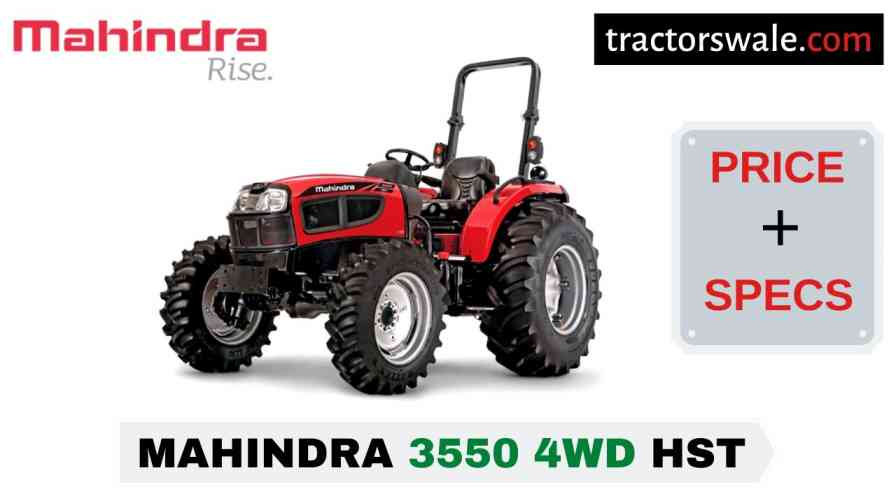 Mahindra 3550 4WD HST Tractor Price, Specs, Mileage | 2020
==
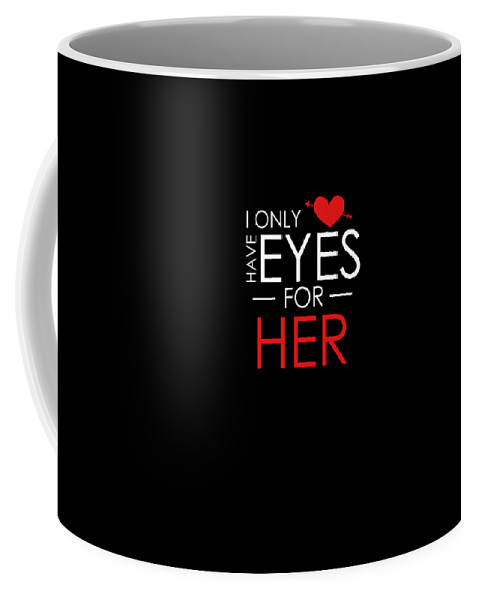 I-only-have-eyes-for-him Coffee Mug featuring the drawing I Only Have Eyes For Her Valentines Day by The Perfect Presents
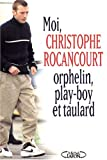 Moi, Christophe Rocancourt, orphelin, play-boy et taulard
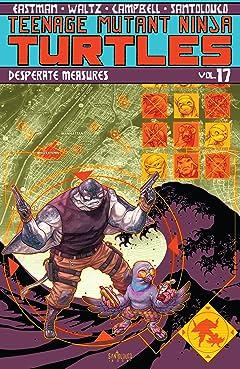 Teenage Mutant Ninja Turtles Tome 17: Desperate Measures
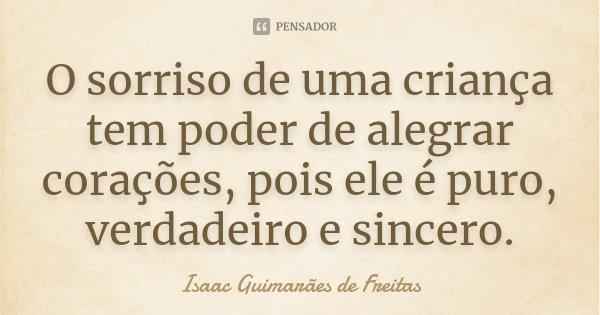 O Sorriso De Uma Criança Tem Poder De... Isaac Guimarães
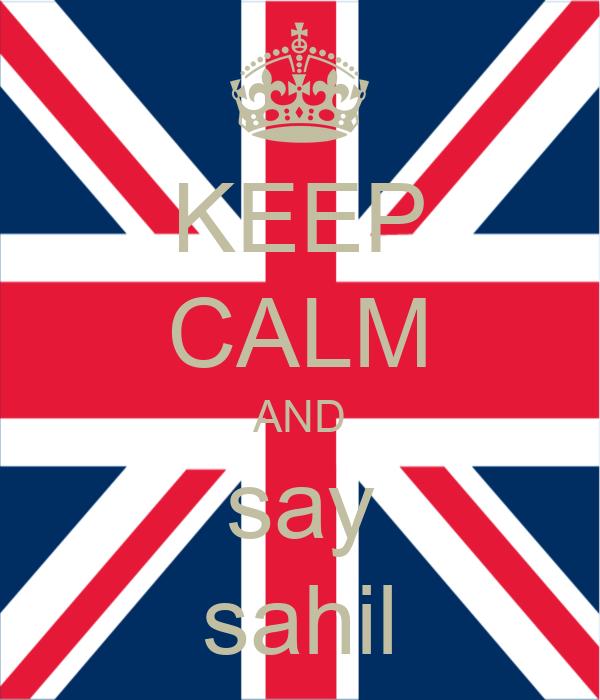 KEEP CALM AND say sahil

▶ [PROBLEM TO SOLVE]
Using the data above, retype exactly and only the lines from the one containing "I-only-have-eyes-for-him Coffee Mug" up to and including the one containing "KEEP CALM AND say sahil", with no pictures carried over.

▶ [PROBLEM SOLUTION]
 I-only-have-eyes-for-him Coffee Mug featuring the drawing I Only Have Eyes For Her Valentines Day by The Perfect Presents
 Moi, Christophe Rocancourt, orphelin, play-boy et taulard
 Teenage Mutant Ninja Turtles Tome 17: Desperate Measures
 O Sorriso De Uma Criança Tem Poder De... Isaac Guimarães
 KEEP CALM AND say sahil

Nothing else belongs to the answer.